>>> Zobacz także: Czy w 2020 roku ceny mieszkań wyhamują? Eksperci programu "Studio Biznes" mają mocno wyrobione zdanie na ten temat
Co zatem bańce sprzyja? Przede wszystkim szybki wzrost cen, który w Polsce dotyczy zarówno rynku pierwotnego jak i wtórnego.
Jeśli do 2021 r. utrzyma się obecne realne tempo wzrostu cen, to będziemy mieć dużą bańkę cenową
- czytamy w dokumencie CASE.
Przed zjawiskiem bańki cenowej ostrzega Narodowy Bank Polski, który, powołując się na opinie ekonomistów, definiuje czym ona jest.
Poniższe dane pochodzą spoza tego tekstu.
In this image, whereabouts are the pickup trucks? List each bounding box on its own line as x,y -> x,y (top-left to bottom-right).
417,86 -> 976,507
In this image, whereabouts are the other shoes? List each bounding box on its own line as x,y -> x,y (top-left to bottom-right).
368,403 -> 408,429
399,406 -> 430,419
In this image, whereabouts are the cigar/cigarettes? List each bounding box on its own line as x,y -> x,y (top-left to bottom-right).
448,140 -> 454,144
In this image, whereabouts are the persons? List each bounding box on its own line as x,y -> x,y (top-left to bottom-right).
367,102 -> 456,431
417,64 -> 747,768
Bańka cenowa jest zjawiskiem trójfazowym. Odzwierciedla nierównowagę rynku. W pierwszej fazie ceny rosną np. przez wzrost popytu.
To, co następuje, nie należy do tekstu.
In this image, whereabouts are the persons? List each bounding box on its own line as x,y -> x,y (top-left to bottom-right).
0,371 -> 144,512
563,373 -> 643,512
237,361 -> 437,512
W drugiej duży wzrost cen jest już wynikiem "irracjonalnego entuzjazmu". W tym okresie wzrosty utwierdzają kupujących i sprzedających w zbyt optymistycznych oczekiwaniach co do dalszej sytuacji na rynku. Innymi słowy jedni wciąż liczą, że zarobią na odsprzedaży mieszkania, inni kupują, bo boją się wzrostu cen. Działania spekulantów, osób liczących na błyskawiczny zarobek, tych, którzy traktują mieszkania jako narzędzie czysto inwestycyjne, tę swego rodzaju spiralę nakręcają.
W trzecim etapie bańka pęka i dochodzi do gwałtownej obniżki cen.
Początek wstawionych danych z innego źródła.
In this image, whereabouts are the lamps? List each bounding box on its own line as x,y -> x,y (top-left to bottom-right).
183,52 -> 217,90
Analiza CASE nie jest pierwszą, która ostrzega przed ryzykiem powstania bańki na polskim rynku nieruchomości. Trudno jednak przewidzieć jak długo jeszcze ceny mieszkań i domów będą rosnąć - jak na razie niskie stopy procentowe połączone z wysoką inflacją zachęcają do zakupów. Warto podkreślić też, że zdania analityków są podzielone, wedle części z nich polski rynek nieruchomości jest jeszcze daleki od przegrzania.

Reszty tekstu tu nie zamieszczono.